▶ [Text for analysis]:
════════════════════

The report includes internal data showing net losses among medical providers and administrators, and insight from veterans.

“Appointments are often canceled or rebooked with little to no notice,” one Maryland veteran said. Others warned that an already strained civilian health system, particularly for mental health care, cannot easily absorb displaced veterans as the US continues to grapple with a shortage of mental health providers in many areas.

“We desperately need more investment in the VA,” another veteran said. “Too many people depend on it here.” In 2024, the VA oversaw over 127.5 million health care appointments and saw the highest number of female veterans enrolling for care.

Cuts have had tangible effects on care delivery, the report said. Wait times for new mental health appointments currently average 35 days, and in many states over 40 days, more than double the VA’s threshold. The report also cites facility closures, canceled therapy programs, and new limits on one-on-one mental health sessions tied to staffing shortages.

Mental health care has been particularly affected, the report says. At one VA outpatient clinic in California, seven of twelve mental health providers left the department, citing return-to-office mandates, resulting in wait times for new patients at that facility reaching more than 120 days.

Beyond staffing, the report says nearly 16,000 VA contracts were either canceled or allowed to expire, affecting services ranging from radiology and disability exams to suicide prevention programs. The VA overstated the financial savings from those cancellations, the report says, and has failed to provide Congress with a full accounting of the affected contracts.

════════════════════

▶ [Data listing]:
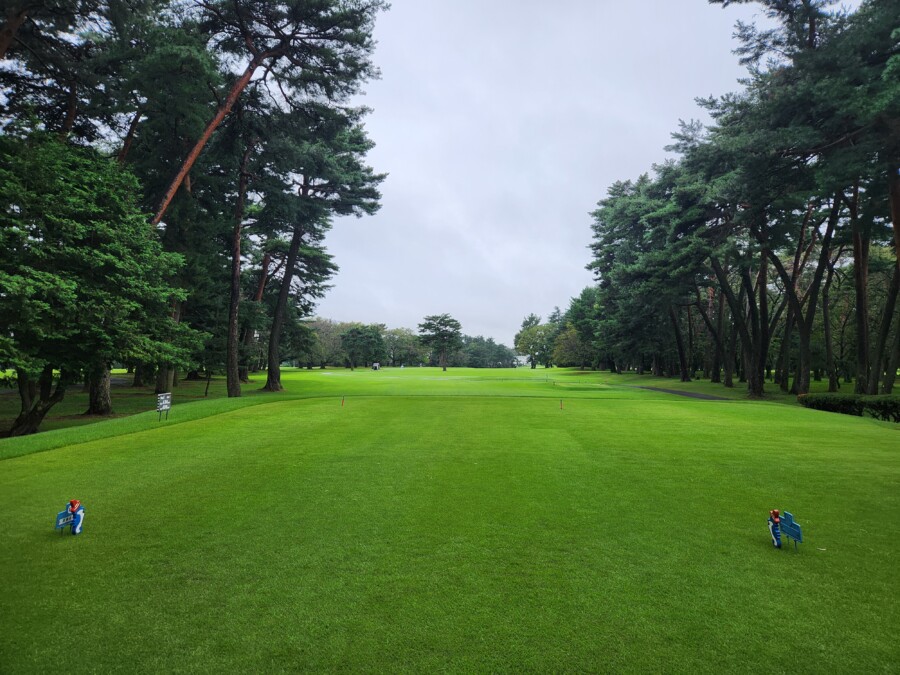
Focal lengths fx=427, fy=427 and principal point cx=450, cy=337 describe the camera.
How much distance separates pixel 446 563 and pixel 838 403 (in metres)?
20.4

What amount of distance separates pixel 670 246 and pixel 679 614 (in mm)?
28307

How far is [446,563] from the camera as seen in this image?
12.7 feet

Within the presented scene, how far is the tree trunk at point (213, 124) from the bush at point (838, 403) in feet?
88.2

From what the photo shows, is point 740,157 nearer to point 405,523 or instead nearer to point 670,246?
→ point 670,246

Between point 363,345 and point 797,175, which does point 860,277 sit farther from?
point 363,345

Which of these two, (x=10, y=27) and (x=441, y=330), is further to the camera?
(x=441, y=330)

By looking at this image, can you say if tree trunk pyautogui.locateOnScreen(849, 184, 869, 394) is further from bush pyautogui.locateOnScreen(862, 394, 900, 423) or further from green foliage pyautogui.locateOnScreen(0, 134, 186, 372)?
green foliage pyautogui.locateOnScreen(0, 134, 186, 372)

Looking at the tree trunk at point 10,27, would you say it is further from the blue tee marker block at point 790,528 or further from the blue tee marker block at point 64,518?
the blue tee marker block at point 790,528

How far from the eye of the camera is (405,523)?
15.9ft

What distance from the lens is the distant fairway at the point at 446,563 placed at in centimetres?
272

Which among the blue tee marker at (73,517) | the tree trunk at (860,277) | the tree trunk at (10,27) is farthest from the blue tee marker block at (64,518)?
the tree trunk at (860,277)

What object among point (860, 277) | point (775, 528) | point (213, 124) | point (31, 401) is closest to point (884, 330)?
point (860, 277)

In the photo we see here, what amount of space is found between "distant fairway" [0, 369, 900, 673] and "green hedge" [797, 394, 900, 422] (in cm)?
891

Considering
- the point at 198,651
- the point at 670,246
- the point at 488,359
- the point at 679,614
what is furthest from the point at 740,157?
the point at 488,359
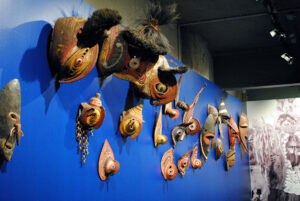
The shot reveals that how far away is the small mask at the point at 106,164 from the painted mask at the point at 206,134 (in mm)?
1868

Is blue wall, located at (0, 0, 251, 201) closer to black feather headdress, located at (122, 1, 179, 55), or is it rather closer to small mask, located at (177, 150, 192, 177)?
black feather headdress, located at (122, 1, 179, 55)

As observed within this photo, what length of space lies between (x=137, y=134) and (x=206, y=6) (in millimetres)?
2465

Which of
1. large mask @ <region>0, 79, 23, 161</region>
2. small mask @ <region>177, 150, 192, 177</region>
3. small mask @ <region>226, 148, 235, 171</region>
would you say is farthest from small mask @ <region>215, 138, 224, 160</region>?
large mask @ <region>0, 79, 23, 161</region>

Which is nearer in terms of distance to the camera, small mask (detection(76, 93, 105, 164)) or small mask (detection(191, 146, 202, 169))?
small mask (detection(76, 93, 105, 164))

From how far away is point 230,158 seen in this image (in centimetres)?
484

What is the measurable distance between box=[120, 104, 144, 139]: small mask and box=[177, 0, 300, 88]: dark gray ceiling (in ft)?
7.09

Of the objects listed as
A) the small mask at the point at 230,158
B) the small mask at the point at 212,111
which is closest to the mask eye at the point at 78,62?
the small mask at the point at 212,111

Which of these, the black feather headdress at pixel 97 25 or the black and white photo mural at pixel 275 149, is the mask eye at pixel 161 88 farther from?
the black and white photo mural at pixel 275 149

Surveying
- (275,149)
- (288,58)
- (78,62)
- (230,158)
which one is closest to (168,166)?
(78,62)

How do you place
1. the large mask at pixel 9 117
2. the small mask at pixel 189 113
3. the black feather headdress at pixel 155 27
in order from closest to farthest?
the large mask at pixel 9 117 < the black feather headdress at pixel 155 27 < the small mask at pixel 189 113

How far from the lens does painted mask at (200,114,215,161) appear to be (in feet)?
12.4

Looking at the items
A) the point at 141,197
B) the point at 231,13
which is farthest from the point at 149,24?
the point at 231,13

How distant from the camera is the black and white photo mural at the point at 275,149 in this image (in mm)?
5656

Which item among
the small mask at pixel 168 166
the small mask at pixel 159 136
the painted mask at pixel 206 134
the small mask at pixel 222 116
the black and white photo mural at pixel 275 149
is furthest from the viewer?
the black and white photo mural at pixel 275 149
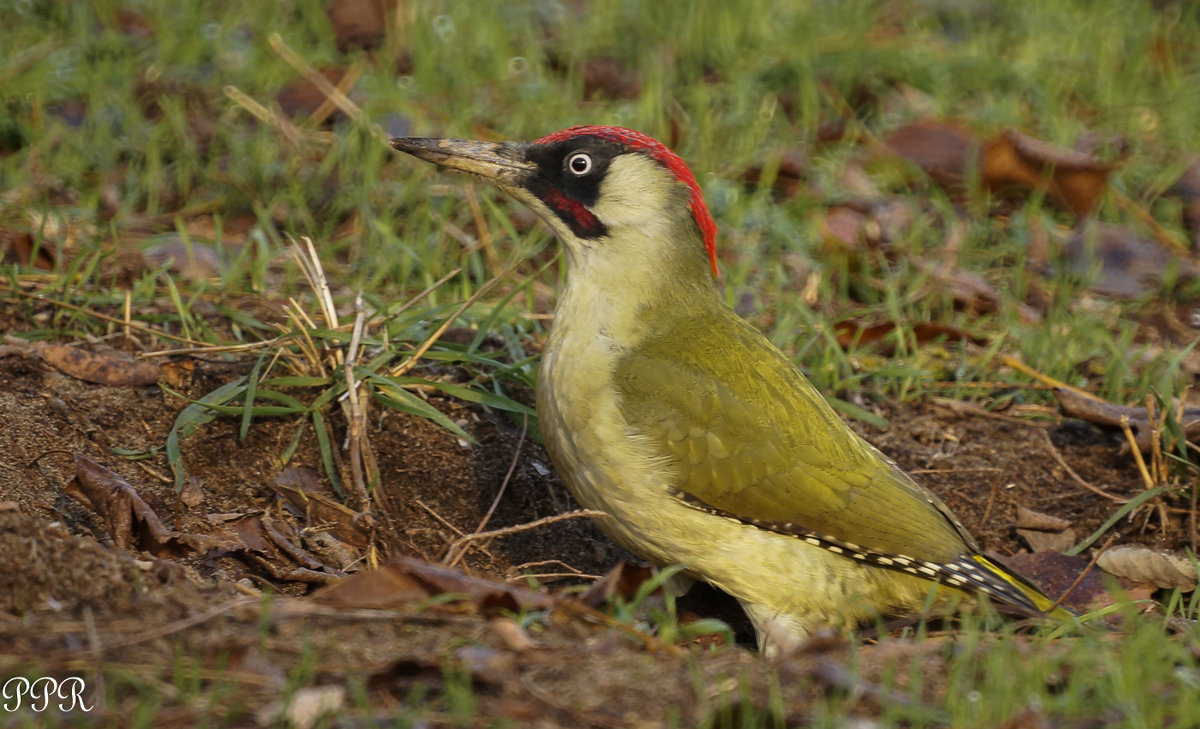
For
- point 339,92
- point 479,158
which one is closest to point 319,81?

════════════════════

▶ [Work task 1]:
Check statements (a), (b) and (c) against the text on VA care cuts. For each, answer yes or no and quote the words of the text that decide it.
(a) In 2024 the VA oversaw more than 127.5 million health care appointments.
(b) At one VA outpatient clinic in California, five of twelve mental health providers left the department.
(c) The report says nearly 16,000 VA contracts were either canceled or allowed to expire.
▶ [Work task 2]: Pick up the text on VA care cuts after its last sentence and write its continuation.

▶ [Result 1]:
(a) Yes: "In 2024, the VA oversaw over 127.5 million health care appointments."
(b) No: "seven of twelve mental health providers left the department."
(c) Yes: "nearly 16,000 VA contracts were either canceled or allowed to expire."

▶ [Result 2]:
“Due to the Trump hiring freeze, essential researchers whose terms were ending were shown the door and forced to abandon lifesaving work, and their positions were unable to be backfilled,” the report said. “These actions directly damaged veterans’ access to cutting-edge treatments and clinical trials, including cancer trials.”

VA leadership has previously said staffing and contract changes are intended to improve efficiency and accountability and has disputed claims that care has been harmed. The report counters those assertions and argues that the changes reflect a shift away from capacity-building at a moment when veteran demand remains high.

When asked by Business Insider for comment on the report’s findings, VA spokesman Peter Kasperowicz called it “political theater” and pointed to 16 VA press releases detailing improvement for veterans under President Donald Trump. Those improvements, Kasperowicz said, include opening new clinics, a decrease in benefit backlogs, terminating employee union contracts, and ending DEI (diversity, equity, and inclusion) initiatives.